SOURCE EXTRACT:
Main Site Documentation

Domino & Battery Shield


#1

I have this Arduino form li-on battery backpack - http://www.coolcomponents.co.uk/catalog/product_info.php?cPath=50_76&products_id=318&osCsid=b74638f58ae26170577069c34698d681

Now I’ve hooked the power loop up properly and that’s working. What I’m curious about is how to go about reading the power status.

From what I’ve seen on a post about the pack:

"cairn,

The status pin is actually just tied directly to the lithium battery’s positive terminal. Measuring the voltage here you can estimate the life of the battery.

Those schematics need to be updated to include the 3.3v and status. I will try and post more updated ones.

The 3.3v is rated for 100mA and the 5v is rated for 500mA continuous.

Chris

May 15, 2008 7:47 AM"

However how do I go about reading this? Can I use the Domino directly or do I need some other components in-between?


#2

There is not good documentation on this shield! All I could find is a blog with 1 million comments! http://antipastohw.blogspot.com/2008/06/how-to-install-lithium-backpack-to-your.html


#3

I’ve read that page many times, it explains the power circuit and doesn’t really explain how to use the status pin…


#4

I believe you have already provided the answer.

Which I think means you could use a voltage divider to measure the voltage. (Since it is connected to V+ of the battery)

More info in the beginners guide and on my blog.

Page 31 in beginners ebook:
http://www.tinyclr.com/downloads/Beginners%20guide%20to%20NETMF.pdf

My blog:
http://robertjacobs.eu/2011/02/03/voltage-dividing-reading-battery-voltage/

IMPORTANT NOTE: before connecting stuff to the analog in, please make sure you do not exceed 3.3Vin.


#5

Now that’s more like the response I needed (the voltage divider etc) thanks :slight_smile:


#6

No problem. Don’t forget the note: make sure you do not exceed 3.3v on Vin.

Good luck. Let us know if you need help :wink:


#7

Yeh from my multimeter, seems to be putting out 4.06v at full charge, not the 3.3v it’s supposed to :confused:


#8

Don’t you also have to limit current on input pin to <= 100mA?


#9

Maybe I’m misunderstanding, but you need more than 3.3V going into the VIN pin on the FEZ since VIN passes through Vregs.

You should not exceed 3.3V on 3.3V, likewise, you should not exceed 5V on 5V. You should not exceed like 9V on VIN.

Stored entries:
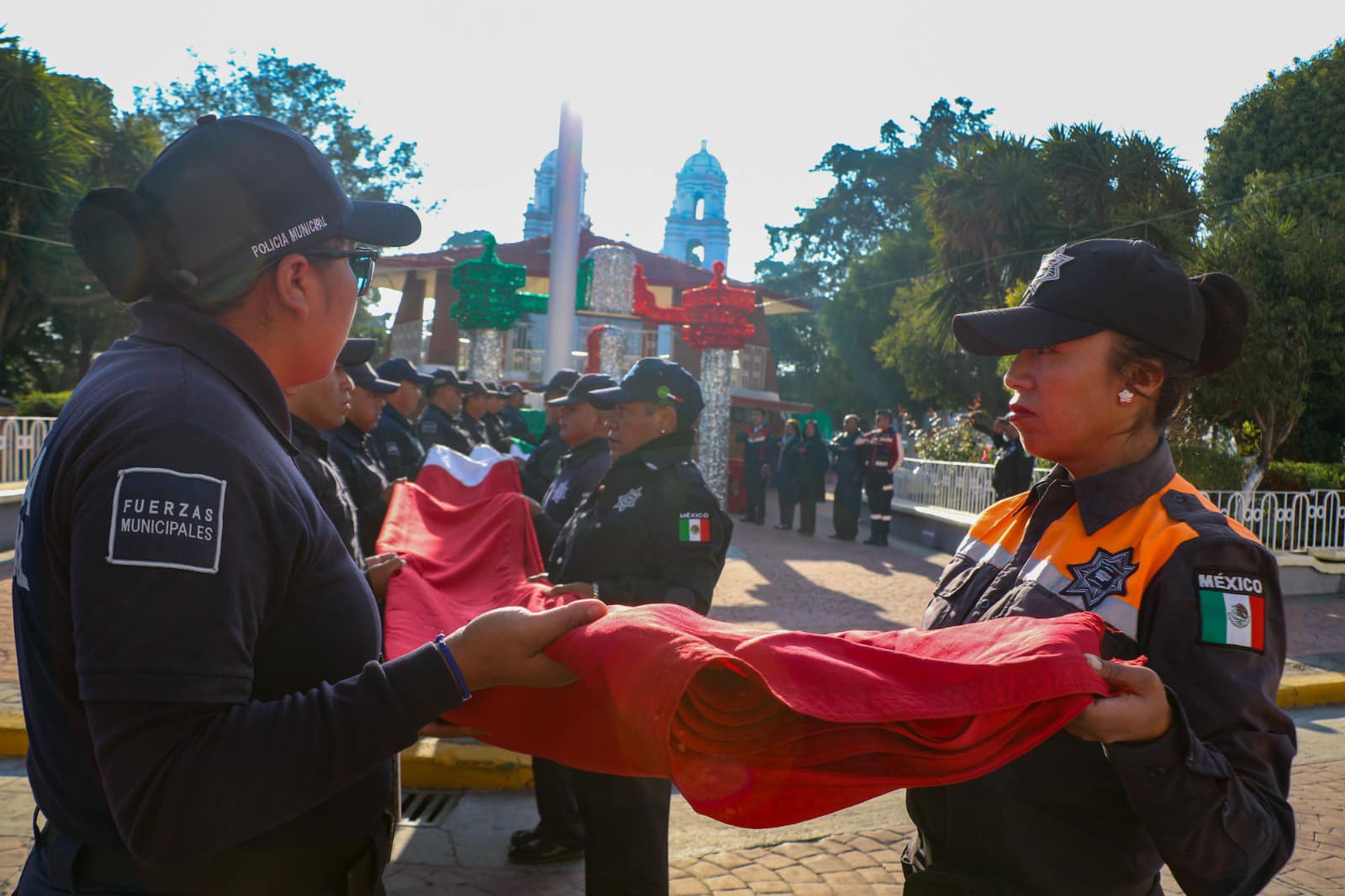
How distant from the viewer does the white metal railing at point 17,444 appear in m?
13.2

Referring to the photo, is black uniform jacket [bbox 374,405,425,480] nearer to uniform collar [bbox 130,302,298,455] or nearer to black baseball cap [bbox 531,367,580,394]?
black baseball cap [bbox 531,367,580,394]

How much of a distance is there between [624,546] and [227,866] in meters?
2.94

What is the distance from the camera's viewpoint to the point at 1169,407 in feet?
7.38

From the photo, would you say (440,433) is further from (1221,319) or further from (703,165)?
(703,165)

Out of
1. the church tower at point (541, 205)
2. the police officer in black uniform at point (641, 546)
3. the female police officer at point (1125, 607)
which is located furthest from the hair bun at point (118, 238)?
the church tower at point (541, 205)

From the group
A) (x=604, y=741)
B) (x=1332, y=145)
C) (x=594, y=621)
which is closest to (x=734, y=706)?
(x=594, y=621)

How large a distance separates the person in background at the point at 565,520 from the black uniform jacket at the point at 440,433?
4.04 meters

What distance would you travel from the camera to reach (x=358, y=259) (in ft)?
6.08

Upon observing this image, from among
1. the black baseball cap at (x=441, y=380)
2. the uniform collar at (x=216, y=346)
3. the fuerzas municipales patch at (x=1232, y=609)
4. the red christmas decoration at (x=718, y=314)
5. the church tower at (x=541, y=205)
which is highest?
the church tower at (x=541, y=205)

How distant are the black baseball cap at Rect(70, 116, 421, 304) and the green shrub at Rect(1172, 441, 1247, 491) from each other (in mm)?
14186

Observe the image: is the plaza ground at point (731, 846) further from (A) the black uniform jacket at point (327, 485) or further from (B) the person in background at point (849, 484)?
(B) the person in background at point (849, 484)

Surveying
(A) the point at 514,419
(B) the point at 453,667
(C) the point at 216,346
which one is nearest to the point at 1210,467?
(A) the point at 514,419

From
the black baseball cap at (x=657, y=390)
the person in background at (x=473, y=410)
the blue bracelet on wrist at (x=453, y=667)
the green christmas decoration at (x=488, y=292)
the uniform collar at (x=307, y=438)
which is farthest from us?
the green christmas decoration at (x=488, y=292)

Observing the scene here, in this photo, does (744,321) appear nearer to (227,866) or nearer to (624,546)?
(624,546)
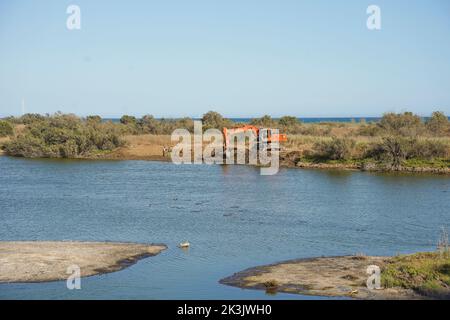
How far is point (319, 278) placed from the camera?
17.9m

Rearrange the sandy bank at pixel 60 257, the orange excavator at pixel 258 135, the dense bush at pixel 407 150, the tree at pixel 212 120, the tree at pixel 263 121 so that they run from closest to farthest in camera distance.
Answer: the sandy bank at pixel 60 257 < the dense bush at pixel 407 150 < the orange excavator at pixel 258 135 < the tree at pixel 212 120 < the tree at pixel 263 121

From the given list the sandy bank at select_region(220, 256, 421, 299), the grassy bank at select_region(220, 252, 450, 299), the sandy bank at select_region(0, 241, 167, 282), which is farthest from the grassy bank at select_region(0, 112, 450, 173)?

TASK A: Retype the part of the battery shield thread that opens with the words containing "There is not" and closes with "of the battery)".
TASK B: In the battery shield thread, what continuous current rating is given for the 5v output?

PROBLEM SOLUTION A:
There is not good documentation on this shield! All I could find is a blog with 1 million comments! http://antipastohw.blogspot.com/2008/06/how-to-install-lithium-backpack-to-your.html


#3

I’ve read that page many times, it explains the power circuit and doesn’t really explain how to use the status pin…


#4

I believe you have already provided the answer.

Which I think means you could use a voltage divider to measure the voltage. (Since it is connected to V+ of the battery)

PROBLEM SOLUTION B: 500mA continuous.